Dalam jumlah kecil, hati bisa mengolah gula dengan baik. Namun, saat mendapat lonjakan besar fruktosa secara tiba-tiba, seperti setelah minum minuman manis, hati jadi kewalahan.
Saat kelebihan fruktosa ini terjadi, tubuh mulai mengubahnya menjadi lemak melalui proses yang disebut de novo lipogenesis. Penumpukan lemak di hati ini bisa mengganggu kerja insulin dan merusak metabolisme tubuh, yang pada akhirnya meningkatkan risiko terkena diabetes tipe 2.
Minuman manis lebih berdampak pada risiko diabetes dibanding makanan manis karena cara tubuh memproses gula yang berbeda. Gula dalam makanan tidak menyebabkan lonjakan gula darah secepat minuman manis karena makanan mengandung protein, lemak, atau keduanya. Zat ini membantu memperlambat pemecahan karbohidrat seperti sukrosa dan fruktosa.
Lemak dan protein dalam jumlah lebih tinggi dapat memperlambat pengosongan lambung, sehingga karbohidrat dicerna dan diserap lebih lambat oleh usus. Hal ini mengurangi lonjakan gula darah. Selain itu, asam amino dalam protein juga dapat meningkatkan pelepasan insulin, yang membantu tubuh mengelola kadar gula dengan lebih baik.
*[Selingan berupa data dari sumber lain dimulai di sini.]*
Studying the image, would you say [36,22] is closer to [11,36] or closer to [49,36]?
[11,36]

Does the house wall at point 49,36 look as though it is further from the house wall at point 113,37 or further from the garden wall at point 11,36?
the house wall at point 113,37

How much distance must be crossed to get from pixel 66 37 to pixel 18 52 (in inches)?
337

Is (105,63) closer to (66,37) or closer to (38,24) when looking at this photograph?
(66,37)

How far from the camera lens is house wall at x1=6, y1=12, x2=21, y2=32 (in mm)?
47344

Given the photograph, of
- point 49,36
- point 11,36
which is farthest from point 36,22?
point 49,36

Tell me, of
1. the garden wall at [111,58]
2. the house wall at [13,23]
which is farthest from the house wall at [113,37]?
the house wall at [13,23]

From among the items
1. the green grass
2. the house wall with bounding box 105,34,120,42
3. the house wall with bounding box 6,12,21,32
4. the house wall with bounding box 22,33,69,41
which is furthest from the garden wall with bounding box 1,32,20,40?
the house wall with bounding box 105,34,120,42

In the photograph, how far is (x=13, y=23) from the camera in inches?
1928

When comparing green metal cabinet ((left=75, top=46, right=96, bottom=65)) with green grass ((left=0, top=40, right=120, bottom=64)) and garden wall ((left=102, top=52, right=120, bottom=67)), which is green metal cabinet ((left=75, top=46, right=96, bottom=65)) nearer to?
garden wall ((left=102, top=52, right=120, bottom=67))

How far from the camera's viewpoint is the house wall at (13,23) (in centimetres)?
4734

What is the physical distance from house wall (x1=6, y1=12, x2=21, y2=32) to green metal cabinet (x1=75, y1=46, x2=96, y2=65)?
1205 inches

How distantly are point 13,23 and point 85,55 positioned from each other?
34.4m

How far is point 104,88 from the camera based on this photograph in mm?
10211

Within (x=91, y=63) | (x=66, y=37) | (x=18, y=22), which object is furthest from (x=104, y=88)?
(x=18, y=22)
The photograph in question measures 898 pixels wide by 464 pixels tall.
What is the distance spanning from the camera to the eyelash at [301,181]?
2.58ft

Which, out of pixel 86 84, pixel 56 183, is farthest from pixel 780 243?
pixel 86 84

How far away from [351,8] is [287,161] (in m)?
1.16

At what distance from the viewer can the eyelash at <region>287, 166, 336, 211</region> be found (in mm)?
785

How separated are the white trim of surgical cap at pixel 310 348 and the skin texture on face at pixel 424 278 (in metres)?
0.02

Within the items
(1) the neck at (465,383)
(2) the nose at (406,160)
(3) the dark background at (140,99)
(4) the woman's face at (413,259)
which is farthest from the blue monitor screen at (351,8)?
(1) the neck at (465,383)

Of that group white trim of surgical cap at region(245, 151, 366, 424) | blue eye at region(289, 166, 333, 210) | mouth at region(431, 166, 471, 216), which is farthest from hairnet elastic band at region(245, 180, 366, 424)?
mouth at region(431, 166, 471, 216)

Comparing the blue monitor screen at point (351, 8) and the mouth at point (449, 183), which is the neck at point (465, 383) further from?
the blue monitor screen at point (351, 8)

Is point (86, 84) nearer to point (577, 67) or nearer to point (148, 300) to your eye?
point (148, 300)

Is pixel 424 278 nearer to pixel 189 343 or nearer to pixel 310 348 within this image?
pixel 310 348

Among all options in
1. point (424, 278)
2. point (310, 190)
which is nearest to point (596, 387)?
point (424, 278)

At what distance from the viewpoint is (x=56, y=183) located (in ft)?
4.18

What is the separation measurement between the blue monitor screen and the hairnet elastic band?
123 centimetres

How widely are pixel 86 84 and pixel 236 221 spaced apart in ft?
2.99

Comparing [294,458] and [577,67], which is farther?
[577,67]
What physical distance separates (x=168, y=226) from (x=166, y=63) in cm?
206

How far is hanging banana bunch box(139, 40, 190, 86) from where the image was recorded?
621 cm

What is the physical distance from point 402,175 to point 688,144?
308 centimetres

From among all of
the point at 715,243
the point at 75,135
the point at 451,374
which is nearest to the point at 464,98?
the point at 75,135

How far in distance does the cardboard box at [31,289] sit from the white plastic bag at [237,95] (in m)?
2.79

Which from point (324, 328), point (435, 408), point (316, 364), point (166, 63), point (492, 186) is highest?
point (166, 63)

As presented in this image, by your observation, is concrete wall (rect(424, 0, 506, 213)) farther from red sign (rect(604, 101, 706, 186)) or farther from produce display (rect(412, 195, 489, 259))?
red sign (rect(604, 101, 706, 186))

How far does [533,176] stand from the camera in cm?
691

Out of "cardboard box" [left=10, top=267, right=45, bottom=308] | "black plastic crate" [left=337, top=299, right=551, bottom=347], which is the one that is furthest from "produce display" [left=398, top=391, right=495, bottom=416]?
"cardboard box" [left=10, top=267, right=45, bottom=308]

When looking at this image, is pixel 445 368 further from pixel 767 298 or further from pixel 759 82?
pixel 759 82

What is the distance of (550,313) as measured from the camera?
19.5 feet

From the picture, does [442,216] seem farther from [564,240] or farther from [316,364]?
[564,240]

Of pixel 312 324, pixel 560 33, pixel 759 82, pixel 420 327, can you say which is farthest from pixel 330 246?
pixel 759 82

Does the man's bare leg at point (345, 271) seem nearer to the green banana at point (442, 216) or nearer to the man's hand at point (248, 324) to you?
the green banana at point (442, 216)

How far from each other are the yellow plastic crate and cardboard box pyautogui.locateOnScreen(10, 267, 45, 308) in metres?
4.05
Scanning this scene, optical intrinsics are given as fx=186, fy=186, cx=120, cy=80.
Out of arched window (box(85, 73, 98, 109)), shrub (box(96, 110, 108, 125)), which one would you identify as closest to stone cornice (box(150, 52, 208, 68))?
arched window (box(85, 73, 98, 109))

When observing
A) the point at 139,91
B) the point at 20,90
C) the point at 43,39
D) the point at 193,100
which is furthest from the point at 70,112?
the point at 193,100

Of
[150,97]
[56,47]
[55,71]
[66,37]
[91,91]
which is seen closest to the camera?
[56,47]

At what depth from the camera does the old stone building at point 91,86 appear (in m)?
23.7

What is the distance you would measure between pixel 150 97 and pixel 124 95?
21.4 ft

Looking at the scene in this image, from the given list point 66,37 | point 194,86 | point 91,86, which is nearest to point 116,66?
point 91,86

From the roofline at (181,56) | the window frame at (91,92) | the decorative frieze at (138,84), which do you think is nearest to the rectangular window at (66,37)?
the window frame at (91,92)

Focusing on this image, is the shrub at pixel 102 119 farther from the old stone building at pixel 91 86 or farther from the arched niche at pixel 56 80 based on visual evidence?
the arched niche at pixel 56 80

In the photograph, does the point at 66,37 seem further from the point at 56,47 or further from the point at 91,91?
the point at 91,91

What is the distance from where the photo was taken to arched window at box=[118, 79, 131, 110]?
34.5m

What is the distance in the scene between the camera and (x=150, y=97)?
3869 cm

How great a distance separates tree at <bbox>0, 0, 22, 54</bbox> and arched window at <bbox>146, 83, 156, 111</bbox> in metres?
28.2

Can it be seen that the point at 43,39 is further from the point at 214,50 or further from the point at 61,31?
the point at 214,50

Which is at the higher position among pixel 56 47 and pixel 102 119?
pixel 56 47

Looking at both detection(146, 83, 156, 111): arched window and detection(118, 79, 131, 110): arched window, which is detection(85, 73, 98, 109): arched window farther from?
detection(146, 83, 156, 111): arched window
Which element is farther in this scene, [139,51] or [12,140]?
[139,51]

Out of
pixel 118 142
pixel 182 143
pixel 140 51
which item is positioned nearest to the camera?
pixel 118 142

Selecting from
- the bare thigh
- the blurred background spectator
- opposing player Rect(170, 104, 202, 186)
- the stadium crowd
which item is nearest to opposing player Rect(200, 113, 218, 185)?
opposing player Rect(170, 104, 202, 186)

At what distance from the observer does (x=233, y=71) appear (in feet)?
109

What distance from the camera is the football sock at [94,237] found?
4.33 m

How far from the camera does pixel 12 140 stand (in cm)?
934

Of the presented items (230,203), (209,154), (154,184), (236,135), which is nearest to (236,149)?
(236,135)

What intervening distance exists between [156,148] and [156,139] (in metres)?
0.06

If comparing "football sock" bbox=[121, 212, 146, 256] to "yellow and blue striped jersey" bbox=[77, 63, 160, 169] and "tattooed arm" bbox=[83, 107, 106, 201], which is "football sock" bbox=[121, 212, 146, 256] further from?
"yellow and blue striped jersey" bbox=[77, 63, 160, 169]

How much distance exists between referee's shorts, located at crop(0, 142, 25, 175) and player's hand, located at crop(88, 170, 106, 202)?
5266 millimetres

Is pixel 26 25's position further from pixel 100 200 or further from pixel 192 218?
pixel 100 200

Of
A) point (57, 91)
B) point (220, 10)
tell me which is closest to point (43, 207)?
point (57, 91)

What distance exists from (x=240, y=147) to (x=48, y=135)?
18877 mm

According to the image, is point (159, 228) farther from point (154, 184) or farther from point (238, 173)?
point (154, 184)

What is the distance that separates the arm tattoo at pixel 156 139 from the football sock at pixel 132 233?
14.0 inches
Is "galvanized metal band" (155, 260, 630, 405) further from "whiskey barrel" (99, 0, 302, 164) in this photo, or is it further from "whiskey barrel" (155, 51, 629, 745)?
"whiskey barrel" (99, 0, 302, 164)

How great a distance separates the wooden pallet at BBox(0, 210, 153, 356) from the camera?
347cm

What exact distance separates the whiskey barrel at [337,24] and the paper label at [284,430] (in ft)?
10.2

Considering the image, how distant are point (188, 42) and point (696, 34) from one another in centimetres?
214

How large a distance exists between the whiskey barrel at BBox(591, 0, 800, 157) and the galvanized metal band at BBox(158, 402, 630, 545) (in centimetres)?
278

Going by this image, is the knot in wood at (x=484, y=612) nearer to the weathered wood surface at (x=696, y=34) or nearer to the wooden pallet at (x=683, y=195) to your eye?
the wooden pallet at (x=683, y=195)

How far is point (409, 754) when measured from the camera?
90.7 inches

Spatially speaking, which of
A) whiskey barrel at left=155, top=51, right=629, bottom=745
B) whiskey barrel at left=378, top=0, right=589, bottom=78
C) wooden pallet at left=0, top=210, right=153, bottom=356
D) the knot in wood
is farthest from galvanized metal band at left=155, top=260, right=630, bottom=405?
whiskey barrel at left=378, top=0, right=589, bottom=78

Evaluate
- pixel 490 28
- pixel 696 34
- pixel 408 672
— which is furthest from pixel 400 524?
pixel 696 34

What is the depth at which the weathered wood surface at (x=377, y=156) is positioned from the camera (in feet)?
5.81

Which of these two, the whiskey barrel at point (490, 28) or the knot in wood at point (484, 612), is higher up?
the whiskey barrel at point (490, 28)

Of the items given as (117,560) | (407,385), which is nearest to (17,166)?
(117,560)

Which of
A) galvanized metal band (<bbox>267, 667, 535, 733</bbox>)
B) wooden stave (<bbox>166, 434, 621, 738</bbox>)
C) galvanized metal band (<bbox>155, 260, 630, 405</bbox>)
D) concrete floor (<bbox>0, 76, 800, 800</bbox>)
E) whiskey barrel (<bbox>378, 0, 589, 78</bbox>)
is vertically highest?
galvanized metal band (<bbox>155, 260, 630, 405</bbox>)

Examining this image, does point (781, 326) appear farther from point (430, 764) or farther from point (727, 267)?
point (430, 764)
Gula tidak selalu berbahaya. Nyatanya, gula telah menjadi bagian pola makan sehat dan seimbang, misalnya dari buah, madu, atau susu. Masalahnya bukan terletak pada gula itu sendiri, melainkan pada pola makanan modern yang membuat banyak orang mengonsumsi gula dalam bentuk yang telah diproses, sering kali dalam bentuk cair tanpa nutrisi pendamping seperti serat atau protein. Kondisi ini meningkatkan risiko kesehatan.
Daripada minuman manis seperti soda, minuman berenergi, atau jus buah yang memiliki risiko bagi kesehatan, sebaiknya pilih air putih, sparkling water, atau minuman alami yang diberi rasa ringan dari buah atau rempah.
Referensi
Karen A Della Corte et al., “Dietary Sugar Intake and Incident Type 2 Diabetes Risk: A Systematic Review and Dose-Response Meta-Analysis of Prospective Cohort Studies,” Advances in Nutrition, March 1, 2025, 100413, https://doi.org/10.1016/j.advnut.2025.100413.
"One Key Way of Consuming Sugar Could Spike Your Diabetes Risk." Science Alert. Diakses Juni 2025.
"Sugary drinks may raise risk of type 2 diabetes, study finds." Medical News Today. Diakses Juni 2025.
"Sugary Drinks Raise Diabetes Risk More Than Sweet Foods." Everyday Health. Diakses Juni 2025.